Ideas I hope will become trends: assessment

This series is, at its core, a recap of my trip to ALA's Annual Conference in Anaheim. But I prefer talking about the practical applications of what I learned to simply recapping programs.

The first installment was about user stories and the second was about communication.

The third installment is about assessment.

I was not planning on attending LITA's Top Tech Trends panel. But, I returned back from an off-campus lunch too late to attend the session I'd hoped to catch and too early for the next round of programs.Having found myself with a few minutes on my hand, I decided to catch a few minutes of the program.

Meredith Farkas was one of the panelists and I found myself nodding in agreement when she talked about how academic libraries can't really stand on the assertion that the library is the center of the academic community anymore. Instead, academic libraries are being asked to justify their impact on those they serve.

Farkas suggested that assessment tracking tools were a good way of managing data that would help libraries build stories of user impact.

But this isn't so much about what Farkas had to say as it is about what people had to say about what she had to say.

It seemed like the Twitter backchannel was musing about how difficult it was to cultivate the kind of organizational culture that breeds an interest in assessment. Basically--nobody teaches this kind of stuff in library school.

The thing is, I couldn't agree more with the notion that academic libraries are being asked to justify their impact on those they serve. It's no longer enough for them to say that they're the center of the academic community. Researchers, both novice and expert, are finding other sources for information than traditional library resources. And many academic libraries grapple with how to stay at the center of the campus community--a completely different challenge.

And I also couldn't agree more with the idea that data helps libraries build stories about their impact on the lives of users.

And, while we're at it, I also couldn't agree more with the idea that creating that kind of organizational culture is really, really hard.

But it's not impossible.

So, how do we do it? How do we create organizational cultures in our libraries that embrace assessment and the data it generates?

I think we start by shifting our focus toward things that are measurable. Which means that every project or program needs to have outcomes built into it during the design phase. How else will we know if the project is successful? And, in the case of programs, how will we know if the audience has learned what we'd like for them to learn?

Academic libraries need to think critically about how adopting this kind of culture could affect them for the better. What would it look like to have data supporting your assertions about how bibliographic instruction sessions have prepared student researchers for upper-level research? It's one thing to consider gate count (which is valuable data, indeed), but it's another to show how you've created good consumers and stewards of information.

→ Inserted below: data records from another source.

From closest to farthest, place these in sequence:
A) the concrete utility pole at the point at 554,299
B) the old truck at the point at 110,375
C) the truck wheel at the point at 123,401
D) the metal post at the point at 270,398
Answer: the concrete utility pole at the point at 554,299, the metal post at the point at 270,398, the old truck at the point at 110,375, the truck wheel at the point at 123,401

I think it's equally important for user-centered back room folks to generate, synthesize, and store data as well. If it's true that academic libraries are being asked to justify their impact on the academic community, it's equally as true that many units performing back-room functions are being asked to do the same. And, when the day comes that you have to advocate for your job, it's much easier to do so using data.

So, try gathering some usage statistics after you finish a cataloging project. Did usage of a hidden collection go up after you added it to the catalog? Did analyzing that serial prompt more people to use it? This kind of data collection can help justify some of the most important work you're doing.

Alternately, though, data of this kind can help you decide what to let go of when budgets are tight and time is fleeting. You can see what your users value most and what they can live without and make decisions about resource allocation accordingly.

So...start with an outcome and measure your success accordingly. And let the data do the talking.

Be visible. Be proactive. Be awesome.